=== Section Start ===

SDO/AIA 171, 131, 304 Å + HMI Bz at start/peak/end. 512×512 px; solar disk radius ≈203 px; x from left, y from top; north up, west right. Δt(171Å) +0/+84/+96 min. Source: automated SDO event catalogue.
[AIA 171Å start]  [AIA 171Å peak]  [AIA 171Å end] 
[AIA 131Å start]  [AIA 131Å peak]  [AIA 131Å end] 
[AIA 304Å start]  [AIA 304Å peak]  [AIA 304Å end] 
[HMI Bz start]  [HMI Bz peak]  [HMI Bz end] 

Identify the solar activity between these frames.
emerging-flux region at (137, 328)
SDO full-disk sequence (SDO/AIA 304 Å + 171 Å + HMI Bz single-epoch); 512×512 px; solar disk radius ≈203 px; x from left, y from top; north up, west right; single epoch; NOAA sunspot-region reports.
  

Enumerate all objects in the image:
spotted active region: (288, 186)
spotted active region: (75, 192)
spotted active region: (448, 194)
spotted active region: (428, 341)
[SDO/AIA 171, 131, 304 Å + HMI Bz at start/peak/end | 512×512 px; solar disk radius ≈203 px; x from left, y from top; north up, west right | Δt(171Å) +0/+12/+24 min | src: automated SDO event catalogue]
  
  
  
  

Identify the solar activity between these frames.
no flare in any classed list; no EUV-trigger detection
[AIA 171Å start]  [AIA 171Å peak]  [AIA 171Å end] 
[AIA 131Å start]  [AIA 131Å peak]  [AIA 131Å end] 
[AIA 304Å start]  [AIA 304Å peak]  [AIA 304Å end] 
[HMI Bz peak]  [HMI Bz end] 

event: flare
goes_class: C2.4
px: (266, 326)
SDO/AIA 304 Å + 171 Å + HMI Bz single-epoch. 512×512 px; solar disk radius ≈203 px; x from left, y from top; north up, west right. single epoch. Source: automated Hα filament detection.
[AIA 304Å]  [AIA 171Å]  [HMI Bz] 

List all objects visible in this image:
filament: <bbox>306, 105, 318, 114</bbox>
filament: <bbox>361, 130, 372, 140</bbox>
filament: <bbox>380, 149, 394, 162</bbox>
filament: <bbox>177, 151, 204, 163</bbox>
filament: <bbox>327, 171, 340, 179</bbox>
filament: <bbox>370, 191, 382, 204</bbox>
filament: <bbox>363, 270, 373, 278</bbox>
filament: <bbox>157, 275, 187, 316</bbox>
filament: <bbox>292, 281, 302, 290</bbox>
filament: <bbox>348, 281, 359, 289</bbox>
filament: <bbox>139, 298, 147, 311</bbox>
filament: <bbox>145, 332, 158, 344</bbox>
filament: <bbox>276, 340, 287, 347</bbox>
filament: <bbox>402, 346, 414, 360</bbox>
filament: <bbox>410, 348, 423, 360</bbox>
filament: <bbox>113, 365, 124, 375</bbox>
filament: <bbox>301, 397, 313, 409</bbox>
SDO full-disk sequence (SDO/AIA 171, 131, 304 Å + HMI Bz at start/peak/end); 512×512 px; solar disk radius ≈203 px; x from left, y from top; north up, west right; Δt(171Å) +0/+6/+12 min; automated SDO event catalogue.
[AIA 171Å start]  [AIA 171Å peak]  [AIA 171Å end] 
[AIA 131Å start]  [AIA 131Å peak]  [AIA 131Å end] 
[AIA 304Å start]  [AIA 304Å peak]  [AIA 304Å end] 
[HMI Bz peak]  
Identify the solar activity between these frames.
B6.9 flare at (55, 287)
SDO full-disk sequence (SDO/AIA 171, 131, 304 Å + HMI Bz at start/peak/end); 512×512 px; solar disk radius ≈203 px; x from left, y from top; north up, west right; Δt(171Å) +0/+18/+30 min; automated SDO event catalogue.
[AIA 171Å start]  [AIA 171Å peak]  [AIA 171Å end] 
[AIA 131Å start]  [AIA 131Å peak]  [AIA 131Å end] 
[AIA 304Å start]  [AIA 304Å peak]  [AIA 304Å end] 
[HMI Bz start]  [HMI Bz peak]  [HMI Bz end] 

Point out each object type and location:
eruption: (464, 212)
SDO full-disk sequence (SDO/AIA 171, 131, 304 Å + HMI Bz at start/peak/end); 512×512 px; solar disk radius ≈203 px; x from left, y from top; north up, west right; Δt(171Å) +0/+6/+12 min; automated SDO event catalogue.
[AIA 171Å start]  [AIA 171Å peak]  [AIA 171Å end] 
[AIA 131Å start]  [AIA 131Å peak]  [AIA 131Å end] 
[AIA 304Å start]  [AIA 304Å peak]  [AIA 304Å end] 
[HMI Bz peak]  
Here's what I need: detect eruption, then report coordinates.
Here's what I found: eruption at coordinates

=== Section End ===

Brief: The required answer is each line of the data in which the word "Here" appears.

Answer section:
Here's what I need: detect eruption, then report coordinates.
Here's what I found: eruption at coordinates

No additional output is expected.